RP : “C'est un peu difficile à dire ! En tout cas, dans la façon de gérer les fédérations, je vois que déjà ça bouge. C'est un peu moins “à la papa”, plus ouvert et nous allons peut-être avoir plus d’infos, mais je ne suis pas en relation avec toutes les fédérations. Elles ont toutes plus ou moins un service de communication, ou certaines travaillent avec des agences. Cette volonté d'ouverture, je pense que ça peut aider dans la façon d’envisager les relations. Ne serait-ce que de se rencontrer plus souvent et surtout de ne pas cacher la poussière sous le tapis. Ce qui, tout de même, était un peu la tendance avant !”


Paris 2024, c’est demain, je sais que vous vous y préparez. Alors, quelles sont les prochaines grandes échéances ?

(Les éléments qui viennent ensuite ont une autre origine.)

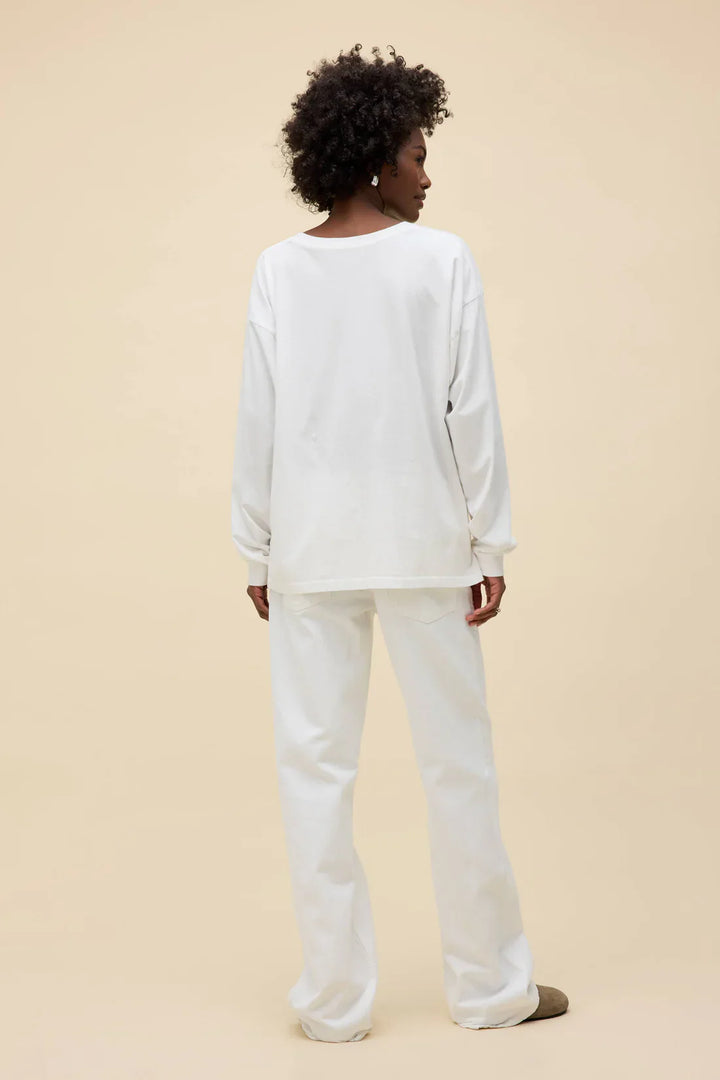 SUN RECORDS X ELVIS RELAXING MERCH LS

RP : “Les échéances vont être celles du "cojo", par exemple le J-1000. Après, il y aura le lancement de la billetterie et ça, c’est gros comme enjeu. Il y aussi celles fixées avec le CIO, notamment avec le CNOSF ou encore la livraison des premiers équipements, un énorme sujet, et plus fun, la révélation de la mascotte. Je m’en réjouis d’avance. Les JO, c’est vraiment l’événement ultime pour le sport et nous serons prêts.”